California Federation of Teachers (CFT) President Mary Bergan released the following statement Fridayon the “Put the Kids First” initiative: “It’s disappointing that some believe the way to solve our education problems is to attack teachers. California faces a critical teacher shortage, and needs to recruit and retain more than 100,000 teachers in the next decade. This initiative undercuts that effort and threatens California’s ability to meet students’ needs and fulfill rapidly escalating state and federal education requirements.
“If the governor’s goal is to help teaching and learning improve, lengthening the probationary period to five years won’t accomplish it. It will have the opposite effect, because lack of job security will be one more hurdle in the way of young professionals working in difficult conditions. Teachers earn job security after two years. Their tenure protects them against arbitrary and unreasonable firing. Lengthening teachers’ probation period to five years from two will do nothing to attract, retain or improve teachers. Who takes a job where they must spend five years on probation? Teachers discuss controversial subjects, and need some protection against being fired based on a few complaints, or an arbitrary act by a principal.

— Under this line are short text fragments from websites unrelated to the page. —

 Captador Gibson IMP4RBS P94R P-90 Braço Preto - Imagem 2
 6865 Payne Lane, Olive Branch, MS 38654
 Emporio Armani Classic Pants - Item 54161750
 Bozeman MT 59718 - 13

“One of the biggest challenges public education faces is to retain good young teachers. Nearly half of all teachers leave the classroom within their first five years. When asked, they say they leave because of lack of support as a new teacher; poor working conditions; and an unreasonable expectation that they are to cure all of society’s ills without being given the resources to do it. What is not needed to meet the challenge of teacher retention is a kick in the teeth. Tenure does not guarantee anyone a job for life. Neither teacher unions nor the collective bargaining agreements they negotiate with school districts prevent bad teachers from being fired. Administrative reluctance to pursue those teachers with the tools they have at their disposal is the culprit,” said Bergan. “The state has cut funding for teacher recruitment, cut billions from classroom resources and heaped increased responsibilities on teachers, thousands of whom are already straining to teach subjects outside their expertise to help cover the gap in math, science and other subjects. This initiative makes a bad situation worse.”The statewide affiliate of the American Federation of Teachers, the CFT represents teachers and school employees in California from early childhood education through the university level.